In 2020, Lusk also provided a moment of striking vocal power when he sang Billie Holiday’s seminal civil rights anthem ‘Strange Fruit’ at a Black Lives Matter protest in Los Angeles.
The stirring, emotionally driven performance now follows the end of Gabriels’ video for ‘Love and Hate in a Different Time’ — the track Elton John described as “one of the most seminal records I’ve heard in the past 10 years”.
“I hadn’t participated in any protests or said anything up until that point, but I was working a job with predominantly white co-workers and they were participating,” says Lusk. “I hadn’t and just thought, ‘What the fuck is wrong with you?’” he says.
But it was a leaked video of Ahmaud Arbery’s murder while jogging through a predominantly white neighbourhood that prompted Lusk to step up to the megaphone at the protest and sing.
“Look, I have a hobby of looking at vacant houses I can’t afford, so that shook me to my core. It’s my thing! I go look at $20m houses in LA and peek in the windows.
“When that came out it shook me to my core, because usually they say, ‘It’s ’cos you didn’t comply.’ In his case, these people chased him down, blocked him in, shot and killed him.”
Of his performance, he adds: “I just got up during a heated moment during the protest and performed. But it’s sad that a song written so many years ago is still relevant today.”
And it is those powerhouse vocals from Lusk that will assure Gabriels’ place as one of 2022’s biggest acts.

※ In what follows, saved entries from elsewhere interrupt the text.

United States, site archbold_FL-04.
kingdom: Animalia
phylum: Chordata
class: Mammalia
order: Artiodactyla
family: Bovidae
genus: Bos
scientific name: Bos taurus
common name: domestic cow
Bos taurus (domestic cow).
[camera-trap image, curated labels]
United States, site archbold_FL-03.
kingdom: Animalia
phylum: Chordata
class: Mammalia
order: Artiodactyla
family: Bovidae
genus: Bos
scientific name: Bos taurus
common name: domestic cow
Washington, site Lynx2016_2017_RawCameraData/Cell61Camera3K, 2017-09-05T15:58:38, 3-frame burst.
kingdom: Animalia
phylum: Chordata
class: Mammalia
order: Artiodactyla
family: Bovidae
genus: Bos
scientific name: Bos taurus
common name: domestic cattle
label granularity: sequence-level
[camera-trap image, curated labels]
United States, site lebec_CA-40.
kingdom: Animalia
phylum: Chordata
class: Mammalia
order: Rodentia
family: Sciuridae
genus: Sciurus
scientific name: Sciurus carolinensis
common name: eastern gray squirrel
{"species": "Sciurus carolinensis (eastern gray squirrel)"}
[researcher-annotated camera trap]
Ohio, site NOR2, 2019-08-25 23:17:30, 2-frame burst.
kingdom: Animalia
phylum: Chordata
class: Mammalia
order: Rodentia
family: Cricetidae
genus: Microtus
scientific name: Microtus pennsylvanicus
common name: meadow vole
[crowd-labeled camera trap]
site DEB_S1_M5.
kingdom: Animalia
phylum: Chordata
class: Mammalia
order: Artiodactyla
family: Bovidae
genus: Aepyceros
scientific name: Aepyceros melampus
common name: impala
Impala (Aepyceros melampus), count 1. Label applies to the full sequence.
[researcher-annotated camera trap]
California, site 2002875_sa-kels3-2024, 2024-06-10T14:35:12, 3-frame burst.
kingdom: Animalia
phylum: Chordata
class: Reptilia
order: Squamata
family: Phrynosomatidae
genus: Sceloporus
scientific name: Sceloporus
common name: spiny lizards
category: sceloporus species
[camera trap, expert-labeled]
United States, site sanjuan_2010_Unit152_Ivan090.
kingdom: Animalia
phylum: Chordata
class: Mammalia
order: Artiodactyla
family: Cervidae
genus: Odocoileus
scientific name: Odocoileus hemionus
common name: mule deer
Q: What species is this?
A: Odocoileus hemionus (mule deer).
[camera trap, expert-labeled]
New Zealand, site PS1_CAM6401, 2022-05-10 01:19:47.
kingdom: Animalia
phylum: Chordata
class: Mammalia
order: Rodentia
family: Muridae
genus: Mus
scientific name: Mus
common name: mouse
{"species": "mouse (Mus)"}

“I didn’t expect it — this band — to be this, I was like, ‘I’m gonna work and see if this is fun.’ That’s all it was, and there was literally no pressure. But when we had the first meetings with labels, I was crying and it was the first time I realised that with Ari and Ryan, these men have literally changed my life and low-key kind of saved it. I’m now able to be everything I thought I could be and everything I wanna be.”